Many marketers have settled into bad habits, “today we somehow seem to think and feel that consumer attention is the currency. That is going to change”. Once our data is in place, we can look at how we engage this change but as Rajamannar established, it’ll be about finetuning, “my product will be exactly the same, but how I position it, how I communicate it, how I price it, how I reward for somebody using it, that will change”. In 2022 change is critical and data is the key. We can’t afford not to engage as “holding onto the traditional model and expecting to succeed with it is not going to happen. Mass advertising is dead”.

Digital Marketing Lessons

The task of creating a new category puts a whole new level of pressure on the marketing function to deliver results whilst providing definition and getting customers to care. In his keynote discussion Brent Hieggelke – Chief Marketing Officer for CrowdStreet – distilled the learnings from his experiences on the front lines into some key tips to help brands to better distinguish their value.

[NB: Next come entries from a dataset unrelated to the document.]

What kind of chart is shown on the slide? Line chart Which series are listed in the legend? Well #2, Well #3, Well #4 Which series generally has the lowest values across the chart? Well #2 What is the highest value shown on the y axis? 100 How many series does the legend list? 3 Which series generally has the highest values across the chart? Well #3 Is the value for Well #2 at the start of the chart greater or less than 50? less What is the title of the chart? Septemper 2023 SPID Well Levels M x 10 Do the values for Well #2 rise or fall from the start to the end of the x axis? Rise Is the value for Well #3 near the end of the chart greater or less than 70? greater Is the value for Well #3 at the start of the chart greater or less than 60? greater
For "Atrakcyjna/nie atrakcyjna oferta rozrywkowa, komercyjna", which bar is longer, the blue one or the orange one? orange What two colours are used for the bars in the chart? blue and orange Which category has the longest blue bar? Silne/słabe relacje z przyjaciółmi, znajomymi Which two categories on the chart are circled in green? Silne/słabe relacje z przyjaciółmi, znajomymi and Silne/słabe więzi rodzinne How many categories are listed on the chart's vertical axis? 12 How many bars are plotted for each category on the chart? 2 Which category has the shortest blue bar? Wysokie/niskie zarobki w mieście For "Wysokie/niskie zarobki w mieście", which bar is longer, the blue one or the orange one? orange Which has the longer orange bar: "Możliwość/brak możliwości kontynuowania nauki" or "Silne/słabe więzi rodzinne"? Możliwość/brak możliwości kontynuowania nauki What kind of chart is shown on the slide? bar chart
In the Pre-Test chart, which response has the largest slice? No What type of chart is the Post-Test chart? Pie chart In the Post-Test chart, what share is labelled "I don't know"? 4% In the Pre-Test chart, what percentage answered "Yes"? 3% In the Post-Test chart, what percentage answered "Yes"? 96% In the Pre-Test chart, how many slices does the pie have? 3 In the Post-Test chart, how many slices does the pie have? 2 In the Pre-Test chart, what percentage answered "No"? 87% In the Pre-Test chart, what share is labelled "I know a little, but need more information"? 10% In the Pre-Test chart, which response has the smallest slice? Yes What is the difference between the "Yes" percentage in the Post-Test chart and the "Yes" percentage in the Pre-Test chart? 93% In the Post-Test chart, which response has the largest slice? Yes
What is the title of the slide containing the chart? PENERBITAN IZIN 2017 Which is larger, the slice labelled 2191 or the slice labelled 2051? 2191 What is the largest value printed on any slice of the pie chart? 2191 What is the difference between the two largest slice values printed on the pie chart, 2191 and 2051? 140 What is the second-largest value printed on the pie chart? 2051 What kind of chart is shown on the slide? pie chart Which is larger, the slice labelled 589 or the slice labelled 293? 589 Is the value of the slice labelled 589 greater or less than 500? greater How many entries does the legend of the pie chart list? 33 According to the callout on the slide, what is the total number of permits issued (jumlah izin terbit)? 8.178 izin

As we’re aware, brand category is vital for consumers who are only just coming to your business. It’s a quality or message that helps your organization to quickly distinguish itself from competitors whilst enabling your audience to understand just what it is that you provide. For many businesses, like Coca Cola this will be readily apparent, but for those undertaking a digital or data transformation project – as highlighted above – is it time to shore up or readdress our category?

For those of us looking to do so, here are 7 seven salient points from Brent Hieggelke on how to realize success.

  1. Build 1 Brand – Be singular as you don’t have the budget or time to establish several brands.
  2. Position Purposefully – Pivot off of something already understood by your target audience.
  3. Get Noticed – Do something Remarkable.
  4. Drive Action – Send the right people something they cannot ignore.
  5. Take the Lead Position – Act as if you are THE category owner.
  6. Go Big with Very Little – Take a shot at the absolute best target.
  7. Build a Base then Build your Business – Invest everything you can in your first few customers so that they are powerful advocates and influencers for the next 100.

Gaining the interest of a prospective audience is never a sure thing but with Brent’s tips, any organization can position their brand such that it can be immediately understood by anyone. Essentially, keep things simple, be bold, and your customers will come.

4 CMOs on the Digital Marketing Trends Defining 2022

From the words of our esteemed speakers and the insights that they’ve shared, it’s clear that the digital marketing journey has no predetermined endpoint. For our employees working in this space it means that a new level of communication, creativity and agility are required, it’s our job as leaders to help them to achieve this; groundwork that’s already in motion amongst some of the world’s experts. For us to be successful digital marketers in 2022, we need not only understand what the future of marketing holds for us but also understand its past and present to correct mistakes and lay the groundwork for the next decade.